Another thing — the Women’s Health Initiative… For many, many years much of the work of the NIH was done in men. And actually early in my career, the woman who became the head of the NIH, Bernadine Healy, decided that we needed to do a little bit more work in women. She was a cardiologist and she realized that heart disease in women is not the same as heart disease in men. And back when she was thinking about this, this was not anybody’s thought. So Bernadine, when she was NIH director, actually led the development of the Women’s Health Initiative, and… it’s been headquartered here for many years.
So I want to put this out there because I’m somebody who’s watched it for her entire career because I do breast cancer. I’m into women’s health. I’ve watched the results of the various sub-parts of this come out over the years.
And so this [umbrella study] has been influential in a lot of things. It’s helped us to think about some of the work that has to do with risk factors for women, for things that go wrong as they age. It was the trial that led to the understanding that hormone replacement therapy, which we had all hoped was going to be great for your heart and wouldn’t have any real ill-effects, in fact turned out not be that way at all. In fact, hormone replacement therapy, if anything, jacked up your breast cancer risk a little bit and it didn’t do anything for your cardiovascular risk, and it slightly increased clots. So it itself was a study that led to the real diminution in the prescription of hormone replacement therapy for women when they reached menopause.

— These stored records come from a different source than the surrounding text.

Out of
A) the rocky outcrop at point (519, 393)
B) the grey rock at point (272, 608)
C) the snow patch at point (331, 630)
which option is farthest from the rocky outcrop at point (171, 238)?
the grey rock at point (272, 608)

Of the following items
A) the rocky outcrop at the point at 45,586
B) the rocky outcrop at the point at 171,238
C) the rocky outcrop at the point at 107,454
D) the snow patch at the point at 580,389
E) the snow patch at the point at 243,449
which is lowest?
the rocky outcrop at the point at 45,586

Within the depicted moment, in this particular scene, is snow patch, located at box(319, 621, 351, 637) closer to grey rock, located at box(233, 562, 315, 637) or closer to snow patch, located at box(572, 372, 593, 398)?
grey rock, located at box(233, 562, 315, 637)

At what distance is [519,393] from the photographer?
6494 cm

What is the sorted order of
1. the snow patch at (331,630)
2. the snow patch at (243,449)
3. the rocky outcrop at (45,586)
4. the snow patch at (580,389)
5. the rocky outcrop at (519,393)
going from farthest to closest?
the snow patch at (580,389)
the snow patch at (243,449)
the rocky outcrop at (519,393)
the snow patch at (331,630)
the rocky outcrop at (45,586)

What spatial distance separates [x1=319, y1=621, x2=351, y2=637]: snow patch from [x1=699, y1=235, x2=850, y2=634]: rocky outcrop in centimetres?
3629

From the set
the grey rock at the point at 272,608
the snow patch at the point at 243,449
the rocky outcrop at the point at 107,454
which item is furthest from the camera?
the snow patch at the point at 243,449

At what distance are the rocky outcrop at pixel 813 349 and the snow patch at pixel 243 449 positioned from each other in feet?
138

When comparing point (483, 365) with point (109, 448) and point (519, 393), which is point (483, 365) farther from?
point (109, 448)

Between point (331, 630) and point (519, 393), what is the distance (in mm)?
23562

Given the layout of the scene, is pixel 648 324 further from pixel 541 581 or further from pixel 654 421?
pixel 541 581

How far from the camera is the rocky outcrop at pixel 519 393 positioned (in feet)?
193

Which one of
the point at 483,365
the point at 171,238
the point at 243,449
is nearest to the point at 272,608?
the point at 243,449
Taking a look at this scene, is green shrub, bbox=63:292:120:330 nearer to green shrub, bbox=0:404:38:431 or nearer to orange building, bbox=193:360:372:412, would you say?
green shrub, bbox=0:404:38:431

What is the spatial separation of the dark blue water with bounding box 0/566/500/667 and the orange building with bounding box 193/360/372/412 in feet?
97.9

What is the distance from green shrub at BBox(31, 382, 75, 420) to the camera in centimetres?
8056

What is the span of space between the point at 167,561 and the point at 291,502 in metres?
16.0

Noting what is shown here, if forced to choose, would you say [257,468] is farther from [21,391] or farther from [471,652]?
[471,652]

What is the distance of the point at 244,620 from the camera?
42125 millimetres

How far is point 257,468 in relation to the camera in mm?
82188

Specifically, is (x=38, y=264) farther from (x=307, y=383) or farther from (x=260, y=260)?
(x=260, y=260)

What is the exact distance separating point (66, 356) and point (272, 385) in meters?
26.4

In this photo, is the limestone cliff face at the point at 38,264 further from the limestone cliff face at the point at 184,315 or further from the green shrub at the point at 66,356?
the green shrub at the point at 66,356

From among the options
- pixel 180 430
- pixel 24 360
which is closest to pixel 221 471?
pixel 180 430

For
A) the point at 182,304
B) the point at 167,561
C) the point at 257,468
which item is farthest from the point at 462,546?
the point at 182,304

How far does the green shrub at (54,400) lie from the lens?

It’s also done a lot of work on things that have to do with diet, calcium, all sorts of stuff… this is a very large collection of women around the country followed for many, many years now. Probably a couple decades. And it has been a treasure trove of information for anybody who’s interested in all sorts of aspects of women’s health. I mean you’re in this cancer center, so you and I are talking about cancer, but it’s had just as much influence, if not more, on all aspects of women’s health. Cardiovascular risk, bone health, all these kind of things.
I think we’ve actually made a lot of headway. For example, if you look at cancer clinical trials, by and large you’re going to find that women and men are represented in the proportion where that cancer affects the population. So I think there’s a lot more science wrapped around clinical trial design then there used to be, and again, a place like this [Fred Hutch] plays a big role in it.